* **TEXTE ÉTUDIÉ**:
============
Toutefois, on constate, très souvent, que les enfants, les jeunes et les adultes qui ont eu un père social (un père adoptif) avec qui ils ont eu des rapports favorables, mais qui n’ont jamais eu l’occasion de connaitre leur père biologique présentent souvent un sentiment de vide affectif  et un désir incontrôlable de connaitre leur père biologique et avec lui établir des liens affectives.

Quant au père social, et lorsque cette figure est assumée par le beau-père, dans la plupart des cas, les conséquences ne sont pas les meilleures puisque ses rapports sont souvent  difficiles  et se caractérisent par peu d’investissement des deux parties, avec peu d’investissement affectif, peu d’implication et peu de discipline. Cela nous pousse à nous questionner quant à la tendance commune qui consiste à valoriser la paternité sociale par rapport à la paternité biologique.

En ce qui concerne le père symbolique, tel qu’il est présenté par la Psychanalyse, celui-ci, en tant qu’élément métaphysique  qui représente l’autorité, c’est important. Cependant, nous nous interrogeons quant à la divergence et quant à l’éloignement de l’homme réel et concret, car, en effet, c’est à partir du père concret que nous avons accès au père symbolique. De cette façon, le premier semble être le représentant de ce dernier.
============
* **DONNÉES SOURCES**:
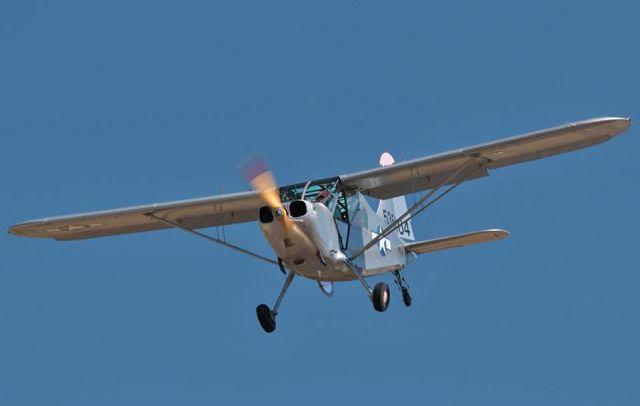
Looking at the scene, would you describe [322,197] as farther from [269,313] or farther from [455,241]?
[455,241]

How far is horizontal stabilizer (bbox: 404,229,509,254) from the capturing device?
2769 centimetres

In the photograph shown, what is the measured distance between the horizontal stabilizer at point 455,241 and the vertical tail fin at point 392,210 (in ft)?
1.94

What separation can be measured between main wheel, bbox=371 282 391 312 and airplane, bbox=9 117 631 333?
0.06 feet

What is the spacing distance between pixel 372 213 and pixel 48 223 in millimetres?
6560

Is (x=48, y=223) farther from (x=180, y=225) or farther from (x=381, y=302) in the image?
(x=381, y=302)

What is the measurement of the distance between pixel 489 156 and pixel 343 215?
2.85 meters

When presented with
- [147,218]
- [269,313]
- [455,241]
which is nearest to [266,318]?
[269,313]

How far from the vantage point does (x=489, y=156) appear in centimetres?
2631

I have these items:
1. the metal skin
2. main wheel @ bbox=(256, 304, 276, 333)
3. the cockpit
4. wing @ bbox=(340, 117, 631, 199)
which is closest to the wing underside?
wing @ bbox=(340, 117, 631, 199)

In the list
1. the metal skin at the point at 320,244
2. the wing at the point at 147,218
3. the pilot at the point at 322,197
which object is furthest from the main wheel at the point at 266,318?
the wing at the point at 147,218

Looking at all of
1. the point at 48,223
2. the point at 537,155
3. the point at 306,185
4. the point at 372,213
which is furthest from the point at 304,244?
the point at 48,223

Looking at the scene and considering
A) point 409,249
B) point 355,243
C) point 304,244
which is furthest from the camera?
point 409,249

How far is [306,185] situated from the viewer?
83.9ft

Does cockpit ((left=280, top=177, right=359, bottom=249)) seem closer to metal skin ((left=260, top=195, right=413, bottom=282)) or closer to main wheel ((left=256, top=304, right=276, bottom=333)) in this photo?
metal skin ((left=260, top=195, right=413, bottom=282))
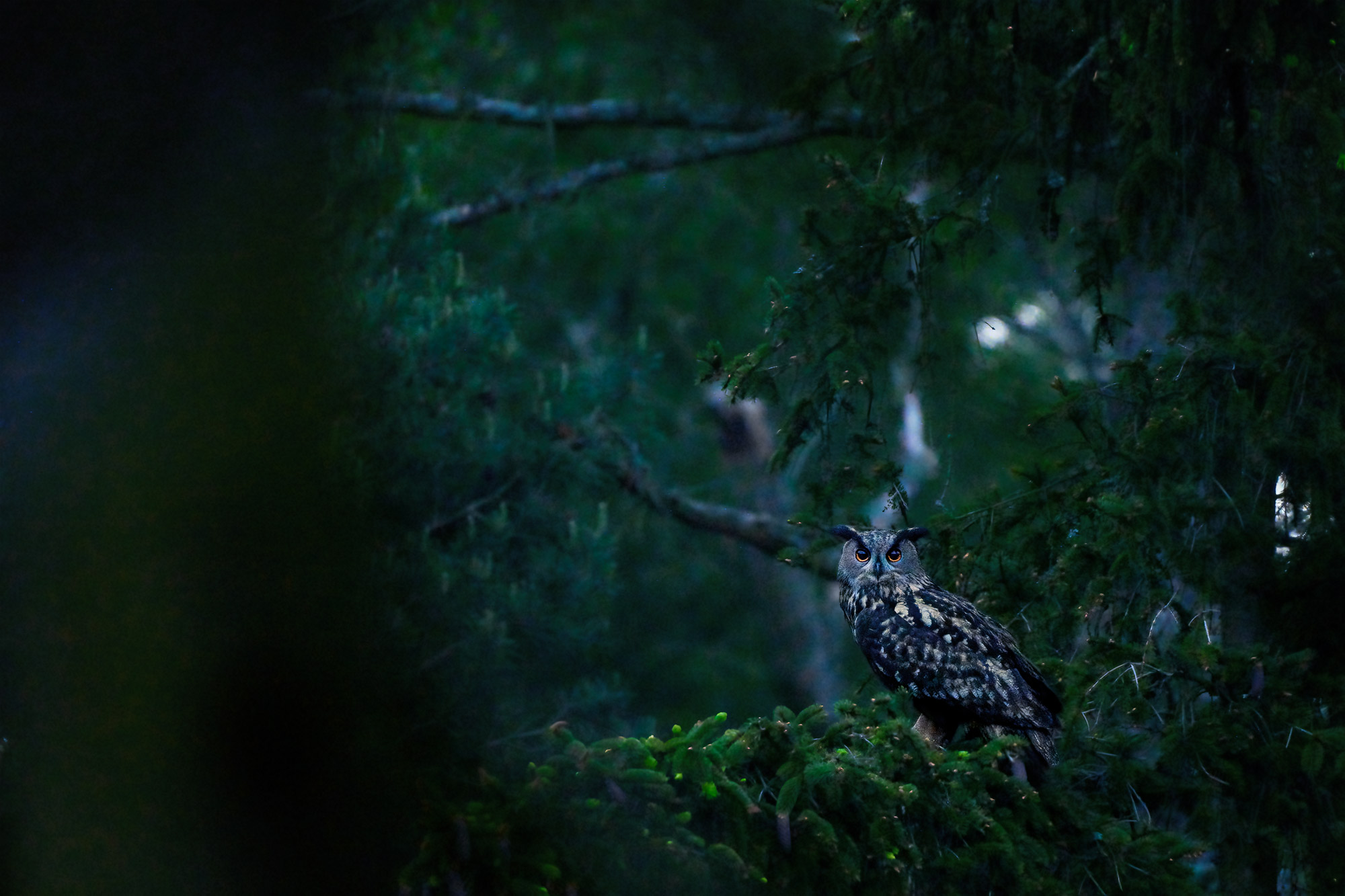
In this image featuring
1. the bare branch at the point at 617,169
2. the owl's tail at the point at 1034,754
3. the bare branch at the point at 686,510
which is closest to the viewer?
the owl's tail at the point at 1034,754

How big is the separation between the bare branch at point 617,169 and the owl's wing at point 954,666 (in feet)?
18.8

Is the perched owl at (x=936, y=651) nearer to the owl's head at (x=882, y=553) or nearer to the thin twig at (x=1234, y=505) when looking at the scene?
the owl's head at (x=882, y=553)

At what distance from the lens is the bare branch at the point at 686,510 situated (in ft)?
31.1

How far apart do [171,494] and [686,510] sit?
6.75 m

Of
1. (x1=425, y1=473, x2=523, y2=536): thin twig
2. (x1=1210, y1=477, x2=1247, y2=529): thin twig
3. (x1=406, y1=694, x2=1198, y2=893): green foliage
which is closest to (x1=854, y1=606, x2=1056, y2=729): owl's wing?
(x1=406, y1=694, x2=1198, y2=893): green foliage

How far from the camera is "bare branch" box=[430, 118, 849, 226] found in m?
10.2

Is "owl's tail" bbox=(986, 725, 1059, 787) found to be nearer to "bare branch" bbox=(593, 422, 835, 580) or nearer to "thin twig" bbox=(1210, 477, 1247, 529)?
"thin twig" bbox=(1210, 477, 1247, 529)

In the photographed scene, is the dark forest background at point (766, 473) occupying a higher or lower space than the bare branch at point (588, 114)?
lower

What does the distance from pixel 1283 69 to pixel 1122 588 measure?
1.94 meters

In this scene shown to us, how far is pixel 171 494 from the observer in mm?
3408

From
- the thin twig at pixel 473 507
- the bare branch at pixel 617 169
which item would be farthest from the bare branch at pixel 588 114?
the thin twig at pixel 473 507

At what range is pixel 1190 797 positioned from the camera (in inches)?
173

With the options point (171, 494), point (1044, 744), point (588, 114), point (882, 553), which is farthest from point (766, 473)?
point (588, 114)

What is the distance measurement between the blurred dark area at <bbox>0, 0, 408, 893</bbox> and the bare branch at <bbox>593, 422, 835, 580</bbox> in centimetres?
566
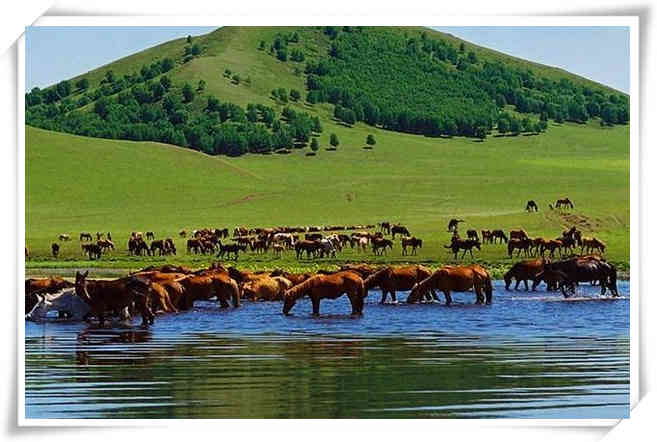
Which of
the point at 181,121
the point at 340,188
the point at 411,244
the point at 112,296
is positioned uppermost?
the point at 181,121

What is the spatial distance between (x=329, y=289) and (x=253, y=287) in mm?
4549

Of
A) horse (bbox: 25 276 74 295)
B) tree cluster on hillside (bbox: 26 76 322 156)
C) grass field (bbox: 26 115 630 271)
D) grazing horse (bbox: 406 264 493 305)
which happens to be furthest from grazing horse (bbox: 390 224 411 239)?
tree cluster on hillside (bbox: 26 76 322 156)

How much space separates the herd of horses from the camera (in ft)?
71.5

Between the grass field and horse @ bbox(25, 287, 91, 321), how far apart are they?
75.7ft

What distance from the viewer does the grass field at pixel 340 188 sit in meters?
59.8

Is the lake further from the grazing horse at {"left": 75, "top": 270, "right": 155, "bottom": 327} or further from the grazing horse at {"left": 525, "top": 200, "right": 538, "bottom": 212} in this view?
the grazing horse at {"left": 525, "top": 200, "right": 538, "bottom": 212}

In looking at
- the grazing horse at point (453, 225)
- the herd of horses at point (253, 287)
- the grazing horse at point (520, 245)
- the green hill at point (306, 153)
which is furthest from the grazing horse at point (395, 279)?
the grazing horse at point (453, 225)

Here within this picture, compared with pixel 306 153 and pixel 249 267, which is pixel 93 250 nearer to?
pixel 249 267

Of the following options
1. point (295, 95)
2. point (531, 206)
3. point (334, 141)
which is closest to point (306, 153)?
point (334, 141)

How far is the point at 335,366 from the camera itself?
53.7 feet

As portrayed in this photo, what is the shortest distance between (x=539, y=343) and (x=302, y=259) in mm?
27984
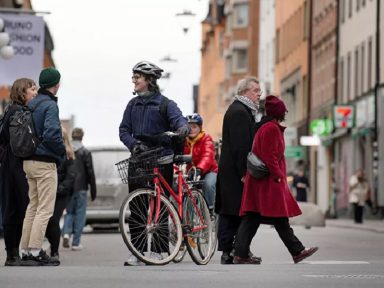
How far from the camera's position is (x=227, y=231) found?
17.6 metres

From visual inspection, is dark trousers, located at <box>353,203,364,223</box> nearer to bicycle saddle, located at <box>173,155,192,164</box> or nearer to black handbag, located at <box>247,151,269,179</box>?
black handbag, located at <box>247,151,269,179</box>

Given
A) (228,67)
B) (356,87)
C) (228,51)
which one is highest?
(228,51)

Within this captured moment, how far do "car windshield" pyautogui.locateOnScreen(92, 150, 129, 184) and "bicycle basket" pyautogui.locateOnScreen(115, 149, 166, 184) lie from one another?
18.4 meters

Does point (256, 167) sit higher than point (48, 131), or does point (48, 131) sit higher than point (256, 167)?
point (48, 131)

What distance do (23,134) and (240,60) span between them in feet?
317

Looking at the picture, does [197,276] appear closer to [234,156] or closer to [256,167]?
============
* **OBJECTIF**: Reprenez à l'identique, dans le texte sur les figures du père, le passage allant de « Toutefois, on constate, très » jusqu'à « des liens affectives. ».

* **RÉSULTAT**:
Toutefois, on constate, très souvent, que les enfants, les jeunes et les adultes qui ont eu un père social (un père adoptif) avec qui ils ont eu des rapports favorables, mais qui n’ont jamais eu l’occasion de connaitre leur père biologique présentent souvent un sentiment de vide affectif  et un désir incontrôlable de connaitre leur père biologique et avec lui établir des liens affectives.